Paul helps Hornets sting the Warriors Baron's bested in duel of All-Star candidates​
*OAKLAND — Warriors guard Baron Davis' campaign for a berth in the All-Star Game doesn't include any mock YouTube advertisements such as the hilarious used-car salesman spoof that Toronto Raptors forward Chris Bosh cut in an attempt to win votes. 
Instead, Davis' chances of becoming an All-Star for the third time in his NBA career will be carried purely by his production on the floor each night. 

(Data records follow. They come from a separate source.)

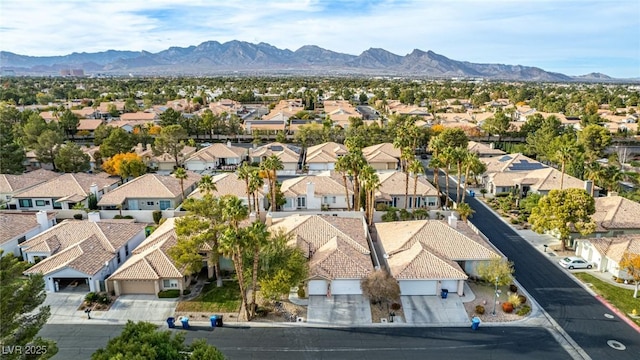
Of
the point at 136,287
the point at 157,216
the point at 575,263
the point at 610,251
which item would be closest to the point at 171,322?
the point at 136,287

And while he did his part numerically Friday night, his counterpart from New Orleans, Chris Paul, made the bigger impression on the voting public. 

Paul scored 24 points and added 13 assists and did the bulk of his damage — 11 points and four assists — in the final quarter as the Hornets ran away with their first meeting against the Warriors this season, 116-104 at Oracle Arena. 

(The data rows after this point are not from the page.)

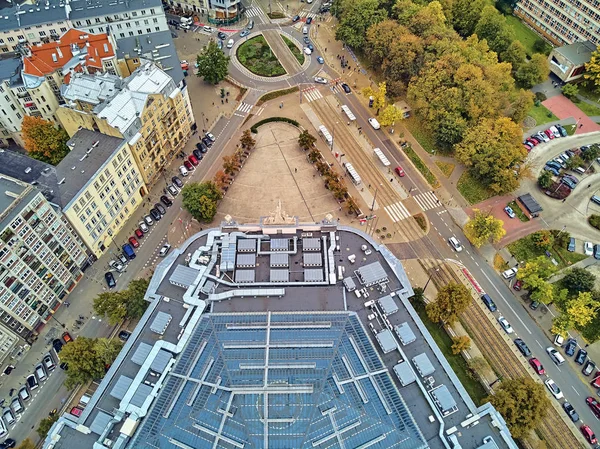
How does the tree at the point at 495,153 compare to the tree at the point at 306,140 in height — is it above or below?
above

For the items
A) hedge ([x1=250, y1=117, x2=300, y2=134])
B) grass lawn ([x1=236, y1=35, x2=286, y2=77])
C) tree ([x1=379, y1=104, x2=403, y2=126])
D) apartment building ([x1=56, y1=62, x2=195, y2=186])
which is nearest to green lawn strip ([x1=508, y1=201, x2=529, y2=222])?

"That was quite a performance we just witnessed," Warriors coach Don Nelson said. "We just didn't play at a high enough level. And even if we would have, I'm still not sure we would have won." 

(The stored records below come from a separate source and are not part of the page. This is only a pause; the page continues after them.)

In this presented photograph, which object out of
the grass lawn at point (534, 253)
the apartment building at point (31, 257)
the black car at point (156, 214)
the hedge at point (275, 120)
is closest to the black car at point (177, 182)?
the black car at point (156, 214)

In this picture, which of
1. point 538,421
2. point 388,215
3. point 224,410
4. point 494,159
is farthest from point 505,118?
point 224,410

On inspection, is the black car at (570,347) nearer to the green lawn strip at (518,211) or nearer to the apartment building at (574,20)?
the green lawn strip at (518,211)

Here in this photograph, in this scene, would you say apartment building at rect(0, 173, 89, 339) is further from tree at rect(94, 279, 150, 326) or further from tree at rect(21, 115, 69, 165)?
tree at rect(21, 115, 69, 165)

The Hornets' rugged front line looked like a trio of All-Stars in its own right — forwards Peja Stojakovic and David West combined for 44 points and 11 rebounds, while center Tyson Chandler ran roughshod through the paint on his way to a season-high-tying 22 rebounds and a season-high 22 points. *

http://www.insidebayarea.com/warriors/ci_7889712



> _"Chris Paul is as close to Steve Nash as you're going to get for a while, and he's going to be quite the player for a long, long time," Nelson said._


----------



## Diable (Apr 26, 2005)

I read one of those articles...It said that Davis won the individual matchup...He had two more points,five fewer assists and played over 10 minutes more.Baron outflopped him though.


----------



## girllovesthegame (Nov 3, 2005)

Tyson's dunk was Dunk of the Night. He and CP3 really put the exclamation point on the evening with that one. :lol: @ the crowd's reaction. 

Tyson's Dunk of the Night


----------



## girllovesthegame (Nov 3, 2005)

BTW Diable, did you see Baron go head hunting on CP3 at the 2:50 mark in the 4th?


----------